[The following blog post is excerpted from an email from Karen that she sent to several people and suggested I turn into a blog post if I could. I can and have – lots of interesting new information! – Caitlin]
Due to scheduling difficulties, our workshop on Diversity in SA was postponed for a week. No one was upset to finally have an unscheduled moment AND an opportunity to go to town. We are about 25 days away from being sworn in as real Peace Corps volunteers and leaving for our assigned villages and schools. We are studying isiZulu for two hours/day (plus homework), going to daily sessions on teaching English, writing lesson plans, and teaching for 1.5 hours 4 afternoons/week in English Clubs ( with a partner) created just for us (practice teaching) at a local elementary school. My head is too full and can barely manage to put one more new isiZulu grammar lesson into action. Learning a language is hard for me; I have great performance anxiety and can barely utter words I know when they are not on paper. The teaching tech sessions are a good review and done by actual PC volunteers now teaching in schools in SA. The English clubs are going well (total of 11 sessions) as we learn to talk very slowly, adjust to many different levels of English ability, and find the right tone and pacing, with very limited materials. Did you know it was exhausting to teach?!? I am tired, worried about passing the upcoming language proficiency interview (I panic), hoping my partner and I come up with good lessons for the Club, eating a pb&j sandwich every day, 3 kinds of starch and chicken for dinner every day, worrying about the final teaching test, listening to the howling wind all night long, only receiving two letters so far, missing friends and family.

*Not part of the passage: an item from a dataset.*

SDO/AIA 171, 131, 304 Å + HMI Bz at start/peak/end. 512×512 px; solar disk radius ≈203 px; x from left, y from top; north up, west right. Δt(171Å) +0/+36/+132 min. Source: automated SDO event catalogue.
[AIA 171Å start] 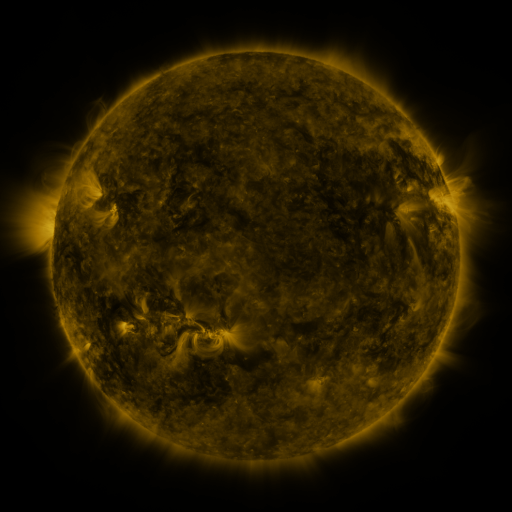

But I am hanging in there, have not been sick, have a fabulous host family and home to be a part of with the cutest baby ever, mostly (!) enjoying the other volunteers, and I now know where I will be living and teaching. Here is the update: I will be in the village of B______ in Kwa Zulu Natal. I will be working at a Primary School, built 11 years ago by an Anglo American company. It is supposedly well-run, and tidy. I will be living alone in a rondaval with a tile roof on the property of a Police Officer, his wife, his son (16) and daughter (11). He is also the chair of the School Governing Board. The school is on the main road to J_____, the biggest nearby town, about 34 kilometers away.
When I get there, I will set up my own household, cook for myself (hah!) and get myself to and from school by walking 2.5 kms. I WILL have electricity! No plumbing or bathroom — outhouse! I will get a smartphone and a wifi source too and I will be touch with all of you then.
I am once again at Wimpy’s, using the half hour of free wifi, and using the clean flush toilets, and having a coffee drink!
I can tell the weather is changing from winter to spring here. We have had one good rain, fruit trees are flowering, a few spots on the dry, brown hills have hints of green. The road is still very dusty when cars or buses whizz by, the days now vary from bright, warm and sunny, to overcast and foggy. It is so lovely here! I still marvel that I am in Africa! (Or is Berkeley just over the brown hills?)
I miss you all and wish I could zip home for just a weekend and then come back to continue this new life.